El Tour como ficción 2020 (II): Galdós y los tiempos bobos

Quedan nueve etapas menos del Tour y es difícil saber si celebrarlo o lamentarlo porque la primera semana de carrera ha sido literariamente de lo más contradictoria. La mayor parte, las seis primeras etapas de hecho, estuvieron ocupadas por la consuetudinaria galbana con que la canícula de julio aturde al pelotón, y poco ha importado que estemos ya en septiembre y con temperaturas casi otoñales al norte de los Pirineos. Este año la inanidad de la primera semana de la Grande Boucle ha alcanzado límites insospechados, aunque literariamente muy interesantes, que llevaron al siempre entusiasta Carlos de Andrés, narrador de Televisión Española, a pensar que el mayor foco de interés pudiera estar hoy lunes en el día de descanso, cuando se realizarán las primeras pruebas PCR a los corredores y demás miembros de la caravana para descartar contagios (o quizás lo haya soñado mientras seguía atentamente las evoluciones de los ciclistas por las carreteras del Languedoc). Por nuestra parte, mi compañero Julio y yo seguimos discutiendo a quién le corresponde, de acuerdo con nuestro propio protocolo de seguridad, cubrir esta jornada, ya que no sabemos si considerarla par o impar.
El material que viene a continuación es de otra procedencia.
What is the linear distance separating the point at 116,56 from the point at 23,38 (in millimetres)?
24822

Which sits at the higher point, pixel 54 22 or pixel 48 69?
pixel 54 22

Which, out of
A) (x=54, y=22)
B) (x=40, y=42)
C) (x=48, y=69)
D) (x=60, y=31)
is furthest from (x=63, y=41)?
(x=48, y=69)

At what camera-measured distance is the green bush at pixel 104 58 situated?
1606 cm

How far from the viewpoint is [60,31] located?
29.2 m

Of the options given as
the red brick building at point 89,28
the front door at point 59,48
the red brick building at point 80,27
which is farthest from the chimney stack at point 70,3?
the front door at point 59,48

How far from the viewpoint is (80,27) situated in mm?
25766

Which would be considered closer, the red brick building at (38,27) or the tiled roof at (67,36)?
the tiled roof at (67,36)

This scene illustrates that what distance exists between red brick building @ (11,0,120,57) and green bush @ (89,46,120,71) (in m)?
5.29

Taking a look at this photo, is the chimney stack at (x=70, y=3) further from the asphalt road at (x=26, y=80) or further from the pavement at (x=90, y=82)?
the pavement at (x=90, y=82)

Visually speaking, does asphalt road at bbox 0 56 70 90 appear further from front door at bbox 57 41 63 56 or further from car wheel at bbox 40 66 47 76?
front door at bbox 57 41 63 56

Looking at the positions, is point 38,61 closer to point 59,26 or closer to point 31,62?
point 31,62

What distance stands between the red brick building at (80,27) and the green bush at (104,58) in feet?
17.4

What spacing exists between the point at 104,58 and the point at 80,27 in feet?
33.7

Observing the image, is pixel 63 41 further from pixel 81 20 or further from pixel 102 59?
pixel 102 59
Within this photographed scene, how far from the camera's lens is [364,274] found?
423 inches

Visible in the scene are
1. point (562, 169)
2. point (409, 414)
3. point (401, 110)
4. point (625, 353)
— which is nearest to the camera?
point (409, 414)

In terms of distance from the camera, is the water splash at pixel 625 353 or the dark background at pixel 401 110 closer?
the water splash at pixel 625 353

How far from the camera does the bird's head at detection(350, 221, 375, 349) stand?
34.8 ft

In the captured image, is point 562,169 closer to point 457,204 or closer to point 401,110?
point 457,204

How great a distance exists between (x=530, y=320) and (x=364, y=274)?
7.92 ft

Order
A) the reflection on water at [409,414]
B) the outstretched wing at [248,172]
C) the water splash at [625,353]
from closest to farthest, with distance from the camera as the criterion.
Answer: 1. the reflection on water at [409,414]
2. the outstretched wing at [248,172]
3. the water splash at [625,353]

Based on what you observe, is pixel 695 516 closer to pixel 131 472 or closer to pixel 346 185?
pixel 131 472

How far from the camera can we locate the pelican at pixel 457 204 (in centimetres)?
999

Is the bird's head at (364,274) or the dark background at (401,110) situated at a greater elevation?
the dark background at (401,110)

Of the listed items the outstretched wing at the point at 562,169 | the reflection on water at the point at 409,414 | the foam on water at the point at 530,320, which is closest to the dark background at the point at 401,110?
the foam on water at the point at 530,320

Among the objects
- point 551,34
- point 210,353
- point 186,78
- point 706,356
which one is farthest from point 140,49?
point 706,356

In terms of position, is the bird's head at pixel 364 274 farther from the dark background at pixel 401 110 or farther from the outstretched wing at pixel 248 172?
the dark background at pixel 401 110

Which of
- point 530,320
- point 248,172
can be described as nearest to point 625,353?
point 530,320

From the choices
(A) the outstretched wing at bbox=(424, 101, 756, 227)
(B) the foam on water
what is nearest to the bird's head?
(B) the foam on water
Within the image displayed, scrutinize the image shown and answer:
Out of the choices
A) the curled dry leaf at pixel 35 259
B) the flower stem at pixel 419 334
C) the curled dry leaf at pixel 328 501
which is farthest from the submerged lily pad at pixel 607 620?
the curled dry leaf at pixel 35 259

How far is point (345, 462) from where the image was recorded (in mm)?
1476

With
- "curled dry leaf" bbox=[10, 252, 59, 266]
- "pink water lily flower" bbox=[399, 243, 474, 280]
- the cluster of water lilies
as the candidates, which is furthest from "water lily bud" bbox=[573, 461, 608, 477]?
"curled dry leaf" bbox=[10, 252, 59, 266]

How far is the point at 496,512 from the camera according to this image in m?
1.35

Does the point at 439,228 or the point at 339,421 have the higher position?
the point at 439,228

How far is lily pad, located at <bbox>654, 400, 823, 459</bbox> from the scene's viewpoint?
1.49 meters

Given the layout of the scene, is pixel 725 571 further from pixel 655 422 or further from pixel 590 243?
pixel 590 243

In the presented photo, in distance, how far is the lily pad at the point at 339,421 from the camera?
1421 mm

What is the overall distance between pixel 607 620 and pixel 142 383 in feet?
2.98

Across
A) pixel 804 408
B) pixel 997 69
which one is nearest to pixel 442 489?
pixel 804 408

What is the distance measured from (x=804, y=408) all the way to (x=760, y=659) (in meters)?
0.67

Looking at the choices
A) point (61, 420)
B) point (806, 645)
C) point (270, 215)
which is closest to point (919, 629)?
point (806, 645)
Pero centrémonos en la primera semana, que es la que nos ocupa en este artículo, de inspiración necesariamente galdosiana. Nos enfrentamos, efectivamente, al mismo problema que don Benito, el de escribir una crónica de la nada, del aburrimiento y la tontería más absolutos. Esta es la gran diferencia entre sus Episodios nacionales, que pretenden narrar la historia de España en el siglo XIX hasta 1876, y sus novelas contemporáneas, que ocurren siempre después, en la época de la Restauración. Él mismo lo explica en la quinta serie de los Episodios, que con razón acaba con menos obras que las anteriores al llegar a Cánovas, por medio de la musa Mariclío, que avisa al eximio cronista Tito Liviano del advenimiento de los tiempos bobos: la historia española, viene a decir, se ha parado en la Restauración. Los grandes acontecimientos, sean trágicos o heroicos, han dejado de ocurrir y en el último cuarto de siglo no hay más que una plomiza calma chicha en la que es imposible toda evolución de la sociedad, controlada férreamente por la élite bicéfala del sistema canovista, en el que se alternan pacíficamente y sin consecuencias reales los partidos liberal y conservador, según el célebre principio gatopardesco. Los héroes de los primeros Episodios, los dinámicos y optimistas Gabriel de Araceli y Salvador Monsalud, dejan paso a toda una colección de antihéroes frustrados hasta la neurosis como Ramón Villaamil, Fortunata, o Maxi Rubín.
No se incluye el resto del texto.